Editorial
Pente-fino
em programas ditos sociais encontra grande desperdício de dinheiro, prova
consistente de que o Estado de fato não gerencia bem as despesas
O déficit gigantesco e crescente da Previdência não é o único sinal de
que há algo errado nos gastos públicos. No caso, transparece a leniência com
que políticos, há muito tempo, administram o uso do dinheiro do contribuinte,
massacrado por uma carga tributária na faixa de 35% do PIB, a mais elevada
entre os países emergentes. Mesmo assim, deixa-se que o país, ainda
relativamente jovem, gaste 10% do PIB com aposentadorias, tanto quanto o Japão,
conhecido também por seus nonagenários.
Governantes e parlamentares preferem empurrar para frente a sempre
amarga, mas imperiosa, atualização de regras para que os gastos caibam nas
receitas. Na Previdência, como tantos países fazem, é crucial atualizar o
sistema, à medida que a população envelhece e faz aumentar a despesa com
benefícios. É preciso, então, contê-la, pela manutenção por mais tempo no
mercado de trabalho de um trabalhador cuja expectativa de vida está em
ascensão.
Esta atualização não foi executada, como deveria, devido a
resistências políticas de cunho demagógico nas gestões FH, Lula, Dilma e Temer.
Assim, este problema, muito agravado, está à espera do próximo presidente.
É antiga no Brasil a visão de que cabe ao Estado tutelar a sociedade.
Foi por aí que, principalmente a partir da Constituição de 88, criou-se uma
rede de assistência social que, além de grande, não é controlada de forma
eficiente.
O que permite, por óbvio, que seja usada com fins eleitoreiros, para
sustentar projetos de poder. É exemplar a reação de petistas, no primeiro
governo Lula, contrária à fiscalização do Bolsa Família.
Estatísticas trazidas pela “Folha de S. Paulo”, sobre o pente-fino que
tem sido feito nesses gastos, dão ideia do descalabro a que se chegou. Em três
programas — Bolsa Família, aposentadoria por invalidez e auxílio-doença —,
foram identificados pagamentos indevidos, do segundo semestre de 2016 a maio
último, no valor de R$ 10 bilhões. Ao todo, terminaram sendo cancelados
benefícios de 5,7 milhões de pessoas, dos quais 5,2 milhões no Bolsa Família.

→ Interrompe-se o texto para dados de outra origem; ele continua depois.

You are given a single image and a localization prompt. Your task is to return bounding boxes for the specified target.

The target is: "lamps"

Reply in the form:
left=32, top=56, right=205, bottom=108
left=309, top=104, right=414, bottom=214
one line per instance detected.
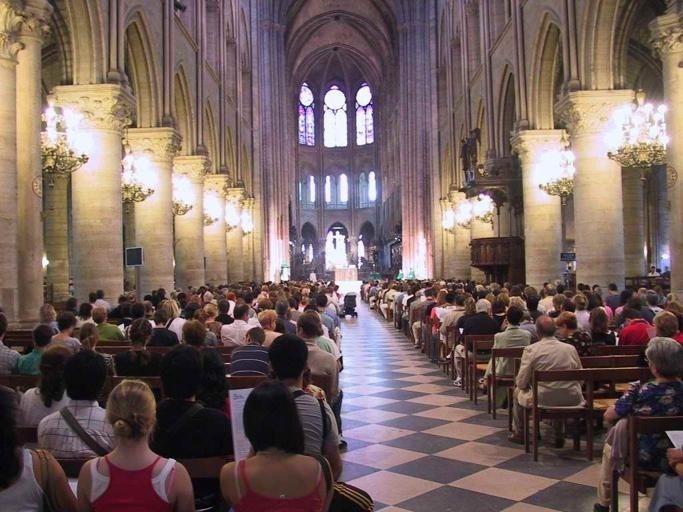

Até 2020, o Ministério do Desenvolvimento Social estima que mais R$ 20 bilhões
venham a ser identificados nestes desvios. O discurso da “justiça social”, como
se vê, tem sido lucrativo para muita gente.
Os números indicam a fragilidade ou inexistência de sistemas de
auditoria, que precisariam cuidar da lisura e eficiência nos gastos do dinheiro
da sociedade. O mesmo problema ocorre em outras áreas: pagamento do seguro
(defeso) a pescadores em época de desova dos peixes; no Fies (crédito a
universitários); no Benefício de Prestação Continuada (um salário mínimo para
idosos doentes que se declarem sem renda).
O resultado deste pente-fino é uma das mais sólidas provas de que o
Estado de fato não só gasta muito, mas também gasta pessimamente.